* **REQUIRED TASK**: Reproduce the course page on work and kinetic energy below in full, word for word.

* **SOURCE DOCUMENT**:
----

Click the blue buttons to go to the OpenStax reading assignments. Complete all six sections before watching the videos.

7.1 Kinetic Energy 7.2 Work and Kinetic Energy 7.3 Work Done by the Gravitational Force 7.4 Work Done by a Spring Force 7.5 Work Done by a General Variable Force 7.6 Power

 

Optional Reading

Explore More

Want additional practice with work, energy, and power? These free resources complement the reading and offer interactive tools.

Media

Work through the pre-lecture videos for each reading section first, then watch the mini-lectures for detailed worked examples.

Video 1: Pre-Lecture — 7.1 Kinetic Energy

Pre-Lecture: Kinetic Energy

This video introduces kinetic energy as the energy an object possesses because of its motion. Using calculus, we derive that kinetic energy K = ½mv2 and establish its units (joules, J). The video emphasizes that kinetic energy depends on speed squared — doubling speed quadruples kinetic energy.

  • Kinetic energy: K = ½mv2 — scalar quantity, always ≥ 0, SI unit: joule (J = kg·m2/s2)

----

* **SUPPLIED DATA**:
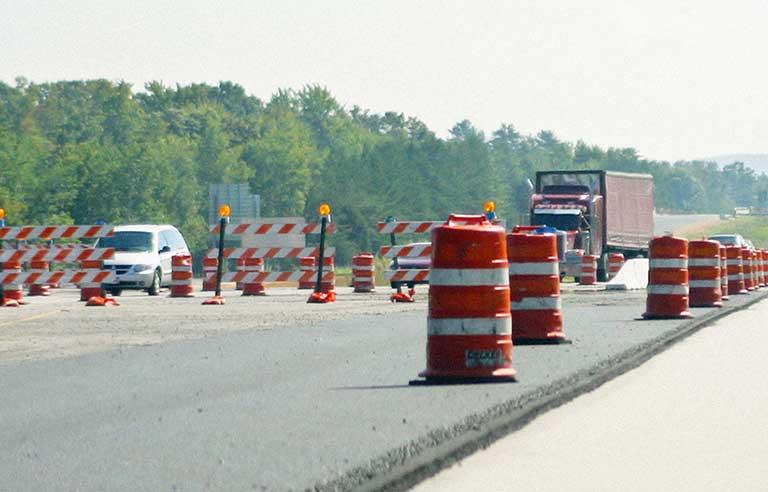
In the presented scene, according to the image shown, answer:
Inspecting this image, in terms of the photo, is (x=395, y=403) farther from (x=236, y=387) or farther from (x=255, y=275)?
(x=255, y=275)

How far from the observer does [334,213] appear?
165 m

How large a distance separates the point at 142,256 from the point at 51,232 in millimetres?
8183

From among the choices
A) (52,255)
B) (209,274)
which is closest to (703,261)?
(52,255)

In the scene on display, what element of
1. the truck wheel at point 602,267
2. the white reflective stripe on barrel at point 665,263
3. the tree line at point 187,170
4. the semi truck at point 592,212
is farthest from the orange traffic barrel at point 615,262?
the tree line at point 187,170

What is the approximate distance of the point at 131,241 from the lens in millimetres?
39812

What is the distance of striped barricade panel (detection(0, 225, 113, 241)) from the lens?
29.9 metres

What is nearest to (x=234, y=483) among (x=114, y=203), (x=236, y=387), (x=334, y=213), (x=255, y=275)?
(x=236, y=387)

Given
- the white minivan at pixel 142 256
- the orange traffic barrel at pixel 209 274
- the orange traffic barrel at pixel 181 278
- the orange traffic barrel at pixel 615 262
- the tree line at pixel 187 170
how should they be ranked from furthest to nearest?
the tree line at pixel 187 170
the orange traffic barrel at pixel 615 262
the orange traffic barrel at pixel 209 274
the white minivan at pixel 142 256
the orange traffic barrel at pixel 181 278

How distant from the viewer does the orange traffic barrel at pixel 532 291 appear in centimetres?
1767

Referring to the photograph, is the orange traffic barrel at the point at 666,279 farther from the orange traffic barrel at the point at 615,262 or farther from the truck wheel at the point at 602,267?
the truck wheel at the point at 602,267

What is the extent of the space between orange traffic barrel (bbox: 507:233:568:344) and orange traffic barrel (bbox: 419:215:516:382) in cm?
371

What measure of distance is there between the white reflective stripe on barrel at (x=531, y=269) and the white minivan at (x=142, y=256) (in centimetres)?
2157

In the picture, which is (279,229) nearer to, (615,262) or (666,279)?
(666,279)

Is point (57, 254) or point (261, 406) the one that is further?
point (57, 254)
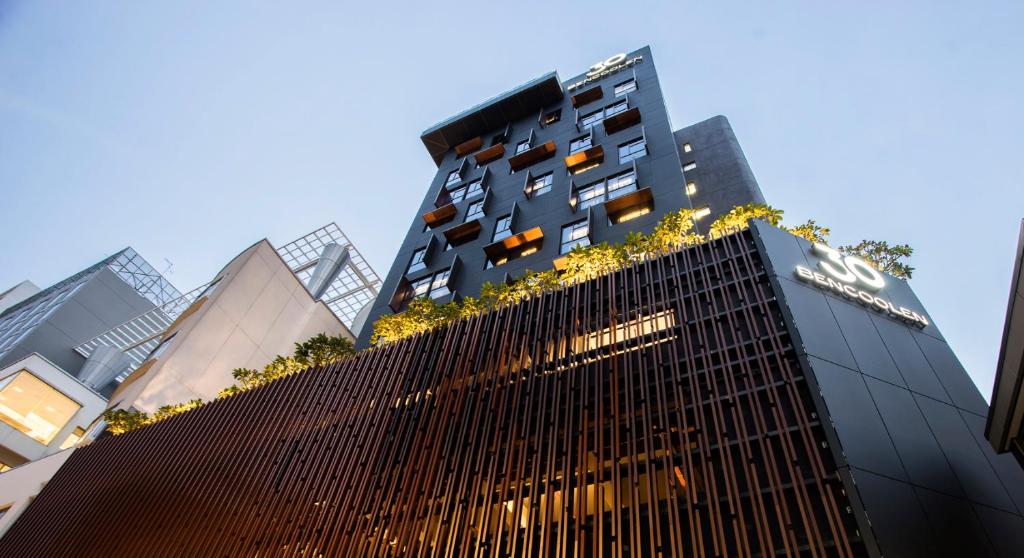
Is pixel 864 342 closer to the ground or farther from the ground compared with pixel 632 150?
closer to the ground

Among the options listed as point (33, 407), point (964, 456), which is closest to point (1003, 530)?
point (964, 456)

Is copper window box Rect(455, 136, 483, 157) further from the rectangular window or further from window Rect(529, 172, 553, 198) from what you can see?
the rectangular window

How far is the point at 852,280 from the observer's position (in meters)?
9.98

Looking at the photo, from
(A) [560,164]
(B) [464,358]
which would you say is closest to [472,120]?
(A) [560,164]

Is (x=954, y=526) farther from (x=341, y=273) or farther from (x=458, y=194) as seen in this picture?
(x=341, y=273)

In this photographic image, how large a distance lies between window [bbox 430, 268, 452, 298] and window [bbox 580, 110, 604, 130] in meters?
9.50

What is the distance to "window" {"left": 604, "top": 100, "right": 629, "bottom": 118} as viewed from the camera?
23.9 meters

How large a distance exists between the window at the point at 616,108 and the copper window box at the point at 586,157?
145 inches

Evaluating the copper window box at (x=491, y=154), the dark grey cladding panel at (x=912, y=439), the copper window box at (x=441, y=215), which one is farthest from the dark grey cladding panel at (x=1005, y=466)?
the copper window box at (x=491, y=154)

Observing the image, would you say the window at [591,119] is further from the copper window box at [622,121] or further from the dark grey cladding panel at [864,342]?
the dark grey cladding panel at [864,342]

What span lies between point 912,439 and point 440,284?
1437cm

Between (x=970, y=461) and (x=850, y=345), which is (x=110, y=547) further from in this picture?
(x=970, y=461)

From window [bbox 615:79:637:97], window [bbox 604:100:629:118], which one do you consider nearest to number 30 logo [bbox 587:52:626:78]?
window [bbox 615:79:637:97]

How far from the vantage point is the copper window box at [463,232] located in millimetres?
20734
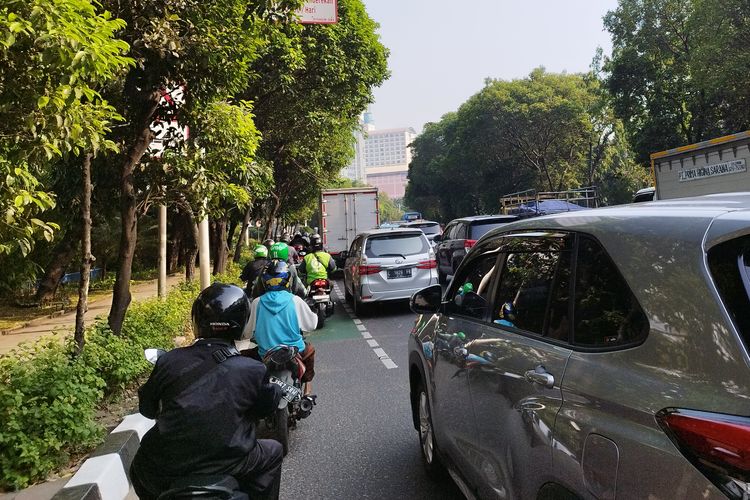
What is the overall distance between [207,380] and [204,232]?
8.42 m

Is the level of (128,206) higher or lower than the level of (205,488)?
higher

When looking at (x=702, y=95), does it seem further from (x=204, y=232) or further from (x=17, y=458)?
(x=17, y=458)

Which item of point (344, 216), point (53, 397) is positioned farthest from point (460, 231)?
point (53, 397)

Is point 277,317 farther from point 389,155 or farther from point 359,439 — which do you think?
point 389,155

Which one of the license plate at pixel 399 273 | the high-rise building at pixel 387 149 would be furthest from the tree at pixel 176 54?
the high-rise building at pixel 387 149

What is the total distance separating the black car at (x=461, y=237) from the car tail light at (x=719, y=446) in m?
11.0

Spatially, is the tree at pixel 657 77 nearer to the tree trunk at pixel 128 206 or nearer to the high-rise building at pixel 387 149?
the tree trunk at pixel 128 206

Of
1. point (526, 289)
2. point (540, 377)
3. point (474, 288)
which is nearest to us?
point (540, 377)

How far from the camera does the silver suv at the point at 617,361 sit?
4.90ft

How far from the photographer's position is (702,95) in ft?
70.8

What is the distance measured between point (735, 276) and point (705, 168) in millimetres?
9904

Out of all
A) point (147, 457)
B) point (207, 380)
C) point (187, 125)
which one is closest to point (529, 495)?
point (207, 380)

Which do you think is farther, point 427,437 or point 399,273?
point 399,273

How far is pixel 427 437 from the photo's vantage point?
13.0 ft
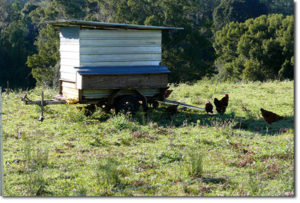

----

* **WRITTEN REPLY**:
Click the blue buttons to go to the OpenStax reading assignments. Complete all six sections before watching the videos.

7.1 Kinetic Energy 7.2 Work and Kinetic Energy 7.3 Work Done by the Gravitational Force 7.4 Work Done by a Spring Force 7.5 Work Done by a General Variable Force 7.6 Power

 

Optional Reading

Explore More

Want additional practice with work, energy, and power? These free resources complement the reading and offer interactive tools.

Media

Work through the pre-lecture videos for each reading section first, then watch the mini-lectures for detailed worked examples.

Video 1: Pre-Lecture — 7.1 Kinetic Energy

Pre-Lecture: Kinetic Energy

This video introduces kinetic energy as the energy an object possesses because of its motion. Using calculus, we derive that kinetic energy K = ½mv2 and establish its units (joules, J). The video emphasizes that kinetic energy depends on speed squared — doubling speed quadruples kinetic energy.

  • Kinetic energy: K = ½mv2 — scalar quantity, always ≥ 0, SI unit: joule (J = kg·m2/s2)